**Task data**
-- START --
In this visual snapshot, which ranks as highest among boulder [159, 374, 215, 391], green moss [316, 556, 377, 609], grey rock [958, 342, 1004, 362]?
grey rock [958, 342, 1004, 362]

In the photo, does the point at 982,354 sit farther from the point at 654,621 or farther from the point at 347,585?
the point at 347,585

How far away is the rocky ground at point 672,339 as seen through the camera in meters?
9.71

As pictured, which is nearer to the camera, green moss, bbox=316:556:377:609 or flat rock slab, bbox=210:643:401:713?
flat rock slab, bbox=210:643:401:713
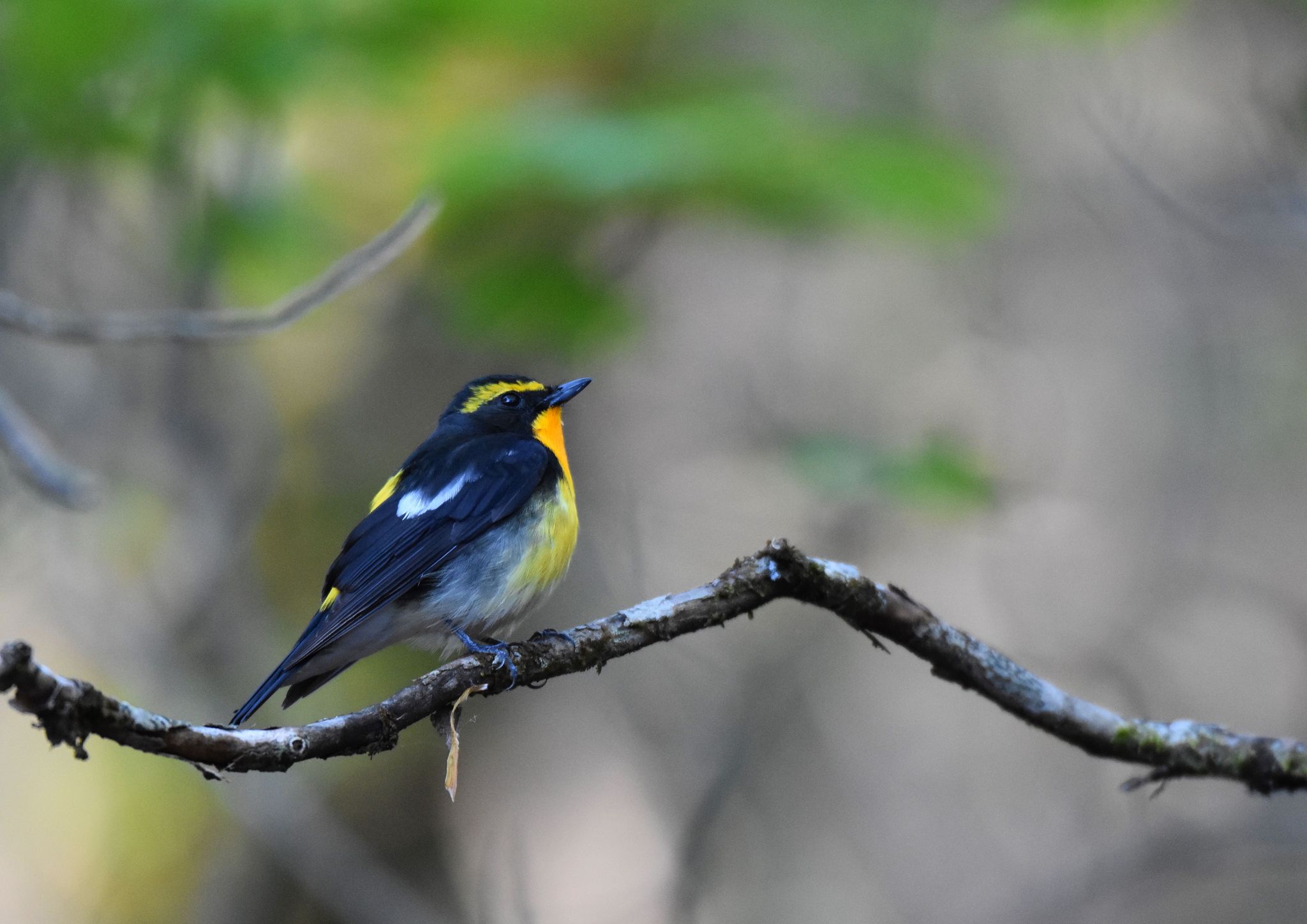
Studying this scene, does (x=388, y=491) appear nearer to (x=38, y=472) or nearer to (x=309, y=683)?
(x=309, y=683)

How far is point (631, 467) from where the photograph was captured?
294 inches

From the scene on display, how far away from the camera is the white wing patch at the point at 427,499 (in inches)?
150

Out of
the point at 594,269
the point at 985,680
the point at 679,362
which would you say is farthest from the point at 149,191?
the point at 985,680

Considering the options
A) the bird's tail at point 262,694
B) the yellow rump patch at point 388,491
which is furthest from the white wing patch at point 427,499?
the bird's tail at point 262,694

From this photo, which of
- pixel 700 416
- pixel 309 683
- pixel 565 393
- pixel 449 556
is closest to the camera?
pixel 309 683

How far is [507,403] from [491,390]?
10 cm

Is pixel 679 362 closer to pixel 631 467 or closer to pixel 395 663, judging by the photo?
pixel 631 467

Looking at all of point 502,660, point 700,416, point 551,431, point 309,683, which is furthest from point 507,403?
point 700,416

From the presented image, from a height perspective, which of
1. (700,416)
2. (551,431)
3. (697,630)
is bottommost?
(697,630)

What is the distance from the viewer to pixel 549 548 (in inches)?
148

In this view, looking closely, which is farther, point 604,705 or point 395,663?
point 604,705

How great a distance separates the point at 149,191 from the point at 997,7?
-- END --
**Job**
Return the listing above unchanged, apart from dropping its pictures.

**Answer to this task**
In this visual snapshot, which ranks as highest among boulder [159, 374, 215, 391], green moss [316, 556, 377, 609], grey rock [958, 342, 1004, 362]?
grey rock [958, 342, 1004, 362]

In the photo, does the point at 982,354 sit farther from the point at 654,621 or farther from the point at 347,585?
the point at 347,585

How far away is the rocky ground at point 672,339 as seen through the camera in meters?
9.71

As pictured, which is nearer to the camera, green moss, bbox=316:556:377:609 or flat rock slab, bbox=210:643:401:713?
flat rock slab, bbox=210:643:401:713
Studying this scene, does (x=388, y=491) appear nearer to (x=38, y=472) or nearer to (x=309, y=683)?
(x=309, y=683)

How far is point (631, 467) from where the photograph was captured?
294 inches

From the scene on display, how far away from the camera is the white wing patch at the point at 427,499 (in inches)?
150

Out of
the point at 594,269
the point at 985,680
the point at 679,362
which would you say is farthest from the point at 149,191?
the point at 985,680

Considering the options
A) the bird's tail at point 262,694
B) the yellow rump patch at point 388,491
which is furthest from the white wing patch at point 427,499?
the bird's tail at point 262,694

From this photo, which of
- pixel 700 416
- pixel 309 683
- pixel 565 393
- pixel 449 556
is closest to the camera?
pixel 309 683

How far is [507,403] from [491,390]?
10 cm

Is pixel 679 362 closer to pixel 631 467 or closer to pixel 395 663, judging by the photo?
pixel 631 467

Looking at all of point 502,660, point 700,416, point 551,431, point 309,683, which is furthest from point 507,403?
point 700,416

From the presented image, from a height perspective, which of
1. (700,416)
2. (551,431)
3. (697,630)
is bottommost?
(697,630)

What is the distance from the viewer to pixel 549 548 (in inches)?
148

In this view, looking closely, which is farther, point 604,705 or point 395,663?
point 604,705

How great a distance separates the point at 149,191 from the point at 997,7?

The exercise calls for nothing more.